> [Fragmento del documento]
<<<<

Ahora, ¿quién puede torcer el viento de la opinión pública? Sin duda, la economía. Que engorde el bolsillo del ciudadano aplacaría bastante el pesimismo que hoy abunda en las grandes urbes. Pero yendo al plano comunicacional, como afirma el consultor e investigador Mario Riorda en el libro “La gestión del disenso”, los líderes pueden alterar las energías sociales en un entorno de crisis. Ellos son los encargados de producir certezas, confianza soluciones en un contexto signado por la incertidumbre. En un sistema presidencialista como el argentino y, siendo aun más estructuralistas, en una era política híperpersonalista como la que atravesamos, las expectativas sociales apuntan al sillón de Rivadavia. El presidente es el responsable de generar una corriente de sentido que desafíe el clima social imperante. Macri debería comenzar a transformar la bronca en ilusión, la ansiedad en paciencia y la angustia en esperanza. El trecho que existe entre cumplir este papel contracíclico y dejarse arrastrar por esa bola de nieve llamada opinión pública es, exactamente, el mismo que separa a un gobernante de un estadista.

>>>>

> [Datos]
<<<<

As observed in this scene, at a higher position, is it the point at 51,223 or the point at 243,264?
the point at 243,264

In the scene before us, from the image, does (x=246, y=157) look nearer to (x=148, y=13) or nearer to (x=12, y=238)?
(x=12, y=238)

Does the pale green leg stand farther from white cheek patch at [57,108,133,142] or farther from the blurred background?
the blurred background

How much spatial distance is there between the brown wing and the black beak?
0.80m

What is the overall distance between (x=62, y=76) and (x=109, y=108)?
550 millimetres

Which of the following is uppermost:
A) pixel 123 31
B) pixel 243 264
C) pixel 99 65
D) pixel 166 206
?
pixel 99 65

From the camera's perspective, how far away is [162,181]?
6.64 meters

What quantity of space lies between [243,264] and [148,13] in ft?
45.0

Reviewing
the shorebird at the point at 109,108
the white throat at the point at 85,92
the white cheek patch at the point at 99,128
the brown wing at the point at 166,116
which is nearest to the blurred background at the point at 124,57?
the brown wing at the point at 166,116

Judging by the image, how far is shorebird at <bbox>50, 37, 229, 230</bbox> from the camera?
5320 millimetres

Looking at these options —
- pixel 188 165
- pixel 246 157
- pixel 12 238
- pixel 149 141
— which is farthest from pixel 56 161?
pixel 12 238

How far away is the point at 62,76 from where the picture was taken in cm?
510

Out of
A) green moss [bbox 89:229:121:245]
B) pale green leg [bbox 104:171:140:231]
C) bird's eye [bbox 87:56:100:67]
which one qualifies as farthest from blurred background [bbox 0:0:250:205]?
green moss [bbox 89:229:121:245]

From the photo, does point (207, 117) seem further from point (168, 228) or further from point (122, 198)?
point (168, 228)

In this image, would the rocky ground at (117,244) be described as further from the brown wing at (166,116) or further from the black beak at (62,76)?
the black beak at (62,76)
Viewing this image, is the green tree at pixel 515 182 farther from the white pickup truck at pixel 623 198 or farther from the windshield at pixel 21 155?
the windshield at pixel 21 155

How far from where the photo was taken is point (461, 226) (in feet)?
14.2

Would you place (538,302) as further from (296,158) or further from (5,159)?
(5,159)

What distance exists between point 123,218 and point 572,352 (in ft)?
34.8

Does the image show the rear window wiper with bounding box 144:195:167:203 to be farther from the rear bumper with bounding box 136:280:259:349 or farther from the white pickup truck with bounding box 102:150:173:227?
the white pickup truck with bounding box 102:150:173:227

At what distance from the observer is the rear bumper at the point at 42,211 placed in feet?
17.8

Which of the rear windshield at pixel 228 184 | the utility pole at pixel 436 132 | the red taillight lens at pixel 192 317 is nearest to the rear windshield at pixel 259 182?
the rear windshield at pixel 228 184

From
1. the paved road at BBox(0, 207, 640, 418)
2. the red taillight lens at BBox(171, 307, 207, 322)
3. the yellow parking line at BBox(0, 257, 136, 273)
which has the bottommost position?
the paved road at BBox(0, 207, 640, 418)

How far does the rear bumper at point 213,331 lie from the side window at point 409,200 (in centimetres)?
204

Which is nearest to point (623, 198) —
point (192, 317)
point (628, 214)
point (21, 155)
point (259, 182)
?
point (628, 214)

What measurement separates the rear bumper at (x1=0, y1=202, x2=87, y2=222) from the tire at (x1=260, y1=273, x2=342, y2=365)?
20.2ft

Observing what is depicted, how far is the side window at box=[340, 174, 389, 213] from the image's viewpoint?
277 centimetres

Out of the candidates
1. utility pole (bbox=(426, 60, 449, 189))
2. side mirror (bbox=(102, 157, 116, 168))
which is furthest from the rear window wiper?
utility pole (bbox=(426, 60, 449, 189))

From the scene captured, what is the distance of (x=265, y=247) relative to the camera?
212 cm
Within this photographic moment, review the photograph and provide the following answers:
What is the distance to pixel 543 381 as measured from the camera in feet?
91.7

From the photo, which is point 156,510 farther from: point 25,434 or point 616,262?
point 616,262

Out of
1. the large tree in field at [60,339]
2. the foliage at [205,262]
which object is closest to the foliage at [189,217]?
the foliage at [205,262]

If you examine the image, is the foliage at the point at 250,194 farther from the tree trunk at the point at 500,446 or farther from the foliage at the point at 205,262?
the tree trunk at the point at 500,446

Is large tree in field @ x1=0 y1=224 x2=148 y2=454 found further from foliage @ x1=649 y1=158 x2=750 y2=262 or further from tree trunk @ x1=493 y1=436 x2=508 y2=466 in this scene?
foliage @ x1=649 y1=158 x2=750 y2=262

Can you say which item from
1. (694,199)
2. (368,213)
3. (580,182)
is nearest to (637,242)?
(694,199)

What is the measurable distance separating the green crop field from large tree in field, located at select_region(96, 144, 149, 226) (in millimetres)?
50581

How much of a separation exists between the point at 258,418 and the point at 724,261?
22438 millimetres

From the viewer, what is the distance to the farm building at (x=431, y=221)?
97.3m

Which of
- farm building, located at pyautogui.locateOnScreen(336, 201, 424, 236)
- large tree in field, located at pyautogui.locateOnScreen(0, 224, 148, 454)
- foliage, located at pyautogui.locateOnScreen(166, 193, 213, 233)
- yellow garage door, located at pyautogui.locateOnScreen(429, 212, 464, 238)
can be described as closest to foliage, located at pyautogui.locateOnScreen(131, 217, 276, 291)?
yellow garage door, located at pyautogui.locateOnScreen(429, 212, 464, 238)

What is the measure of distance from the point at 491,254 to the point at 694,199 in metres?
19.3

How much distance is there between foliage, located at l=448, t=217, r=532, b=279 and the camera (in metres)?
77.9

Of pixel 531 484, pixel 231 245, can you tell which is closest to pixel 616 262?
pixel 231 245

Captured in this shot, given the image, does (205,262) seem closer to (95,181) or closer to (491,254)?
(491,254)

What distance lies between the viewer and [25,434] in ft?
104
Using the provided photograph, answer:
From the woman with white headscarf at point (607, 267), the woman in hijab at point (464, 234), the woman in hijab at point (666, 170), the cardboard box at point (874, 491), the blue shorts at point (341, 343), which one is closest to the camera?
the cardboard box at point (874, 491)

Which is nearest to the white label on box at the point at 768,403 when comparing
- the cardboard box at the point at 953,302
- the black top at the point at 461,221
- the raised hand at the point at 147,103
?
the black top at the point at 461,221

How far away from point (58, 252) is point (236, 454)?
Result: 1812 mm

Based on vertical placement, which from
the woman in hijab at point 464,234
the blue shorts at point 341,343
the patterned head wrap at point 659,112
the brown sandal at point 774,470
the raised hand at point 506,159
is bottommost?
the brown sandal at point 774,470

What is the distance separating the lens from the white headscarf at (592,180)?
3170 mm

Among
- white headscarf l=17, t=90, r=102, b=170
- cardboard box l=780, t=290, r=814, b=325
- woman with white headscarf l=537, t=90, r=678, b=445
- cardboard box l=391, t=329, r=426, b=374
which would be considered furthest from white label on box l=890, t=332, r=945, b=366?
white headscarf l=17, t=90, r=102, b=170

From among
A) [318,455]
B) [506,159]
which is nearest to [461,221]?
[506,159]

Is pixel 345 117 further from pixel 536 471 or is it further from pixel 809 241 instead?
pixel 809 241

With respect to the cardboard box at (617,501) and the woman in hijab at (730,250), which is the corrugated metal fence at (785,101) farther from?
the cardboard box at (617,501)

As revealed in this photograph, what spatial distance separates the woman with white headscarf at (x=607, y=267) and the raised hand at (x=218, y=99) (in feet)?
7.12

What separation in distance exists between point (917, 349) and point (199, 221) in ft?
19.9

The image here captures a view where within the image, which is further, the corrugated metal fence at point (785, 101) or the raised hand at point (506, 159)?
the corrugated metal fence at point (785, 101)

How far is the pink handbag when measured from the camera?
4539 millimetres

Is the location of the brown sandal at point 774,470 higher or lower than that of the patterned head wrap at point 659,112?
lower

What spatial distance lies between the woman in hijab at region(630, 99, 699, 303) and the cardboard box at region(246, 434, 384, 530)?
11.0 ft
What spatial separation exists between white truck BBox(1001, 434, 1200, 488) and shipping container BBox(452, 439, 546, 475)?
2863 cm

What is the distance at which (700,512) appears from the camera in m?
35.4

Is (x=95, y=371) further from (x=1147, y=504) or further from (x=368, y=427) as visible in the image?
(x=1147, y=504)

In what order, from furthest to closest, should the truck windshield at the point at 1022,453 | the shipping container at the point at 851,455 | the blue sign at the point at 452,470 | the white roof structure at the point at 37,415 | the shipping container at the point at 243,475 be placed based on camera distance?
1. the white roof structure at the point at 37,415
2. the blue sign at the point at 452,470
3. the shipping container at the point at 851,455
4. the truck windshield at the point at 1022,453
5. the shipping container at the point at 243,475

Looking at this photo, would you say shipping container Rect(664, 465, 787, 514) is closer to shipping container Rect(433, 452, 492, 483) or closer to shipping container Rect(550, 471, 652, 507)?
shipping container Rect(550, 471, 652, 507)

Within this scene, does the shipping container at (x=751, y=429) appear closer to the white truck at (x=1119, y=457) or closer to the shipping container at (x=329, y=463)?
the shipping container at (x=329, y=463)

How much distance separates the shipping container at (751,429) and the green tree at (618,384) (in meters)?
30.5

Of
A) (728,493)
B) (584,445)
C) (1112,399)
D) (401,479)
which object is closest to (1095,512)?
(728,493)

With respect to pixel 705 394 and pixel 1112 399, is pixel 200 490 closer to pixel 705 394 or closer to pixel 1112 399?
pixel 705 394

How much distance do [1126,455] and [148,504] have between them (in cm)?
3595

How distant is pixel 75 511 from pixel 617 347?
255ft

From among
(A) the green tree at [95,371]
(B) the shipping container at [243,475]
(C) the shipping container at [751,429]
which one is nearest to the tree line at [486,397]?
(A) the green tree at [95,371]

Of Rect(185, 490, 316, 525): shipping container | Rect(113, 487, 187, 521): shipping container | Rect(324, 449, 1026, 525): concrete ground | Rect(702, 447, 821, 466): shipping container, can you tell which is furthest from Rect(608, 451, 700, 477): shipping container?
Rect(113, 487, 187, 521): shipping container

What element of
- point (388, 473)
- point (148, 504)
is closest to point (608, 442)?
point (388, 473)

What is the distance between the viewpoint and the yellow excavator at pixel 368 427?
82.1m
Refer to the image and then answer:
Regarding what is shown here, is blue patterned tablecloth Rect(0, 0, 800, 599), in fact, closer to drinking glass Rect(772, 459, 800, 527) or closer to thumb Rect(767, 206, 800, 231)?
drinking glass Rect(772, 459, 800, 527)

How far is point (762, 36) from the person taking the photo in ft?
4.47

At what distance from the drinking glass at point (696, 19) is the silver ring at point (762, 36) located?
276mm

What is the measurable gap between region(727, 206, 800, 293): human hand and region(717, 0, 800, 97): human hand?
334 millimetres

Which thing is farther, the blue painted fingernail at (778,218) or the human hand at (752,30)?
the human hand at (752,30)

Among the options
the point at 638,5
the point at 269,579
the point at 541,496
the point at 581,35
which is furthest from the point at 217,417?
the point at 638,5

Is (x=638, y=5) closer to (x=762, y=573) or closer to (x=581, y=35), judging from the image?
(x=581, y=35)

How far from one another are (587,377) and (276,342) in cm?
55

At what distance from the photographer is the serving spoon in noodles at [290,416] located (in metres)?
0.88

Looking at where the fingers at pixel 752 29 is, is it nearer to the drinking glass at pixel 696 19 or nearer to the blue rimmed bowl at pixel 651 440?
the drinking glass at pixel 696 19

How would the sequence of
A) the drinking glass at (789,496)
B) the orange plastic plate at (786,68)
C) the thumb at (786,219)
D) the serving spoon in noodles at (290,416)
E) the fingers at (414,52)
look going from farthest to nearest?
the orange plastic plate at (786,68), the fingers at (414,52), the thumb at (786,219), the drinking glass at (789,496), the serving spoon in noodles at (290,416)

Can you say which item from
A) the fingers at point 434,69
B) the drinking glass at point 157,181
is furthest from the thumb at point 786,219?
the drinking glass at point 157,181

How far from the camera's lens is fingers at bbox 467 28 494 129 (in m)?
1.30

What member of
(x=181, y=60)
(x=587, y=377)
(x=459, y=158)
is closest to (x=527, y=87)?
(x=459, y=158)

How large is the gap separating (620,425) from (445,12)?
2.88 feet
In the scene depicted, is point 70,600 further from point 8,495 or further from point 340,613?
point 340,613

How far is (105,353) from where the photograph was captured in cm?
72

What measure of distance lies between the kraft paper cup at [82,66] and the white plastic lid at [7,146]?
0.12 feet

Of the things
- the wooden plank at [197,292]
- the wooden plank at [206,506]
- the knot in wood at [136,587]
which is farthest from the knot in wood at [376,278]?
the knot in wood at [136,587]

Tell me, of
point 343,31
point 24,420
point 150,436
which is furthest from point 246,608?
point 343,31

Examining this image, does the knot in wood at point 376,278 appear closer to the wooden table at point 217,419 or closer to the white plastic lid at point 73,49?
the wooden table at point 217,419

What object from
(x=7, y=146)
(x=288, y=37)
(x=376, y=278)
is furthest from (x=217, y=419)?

>>>>

> [Instrucción dada 1]
Responde estas preguntas sobre el fragmento acerca de la opinión pública:
(a) ¿Qué puede, sin duda, torcer el viento de la opinión pública?
(b) ¿En qué libro afirma Mario Riorda que los líderes pueden alterar las energías sociales?
(c) ¿Qué tres transformaciones debería comenzar a lograr Macri?
> [Instrucción dada 2]
Indica si cada afirmación concuerda con el fragmento y cita las palabras que lo deciden:
(a) Mario Riorda aparece presentado como consultor e investigador.
(b) El sistema argentino se describe como parlamentario.
(c) El pesimismo abunda hoy sobre todo en las zonas rurales.
Para resolver lo que se pide, basta con el fragmento y no hace falta consultar los datos.

> [Respuesta final 1]
(a) La economía.
(b) En “La gestión del disenso”.
(c) Debería transformar la bronca en ilusión, la ansiedad en paciencia y la angustia en esperanza.

> [Respuesta final 2]
(a) Sí: "como afirma el consultor e investigador Mario Riorda".
(b) No: "En un sistema presidencialista como el argentino".
(c) No: "el pesimismo que hoy abunda en las grandes urbes".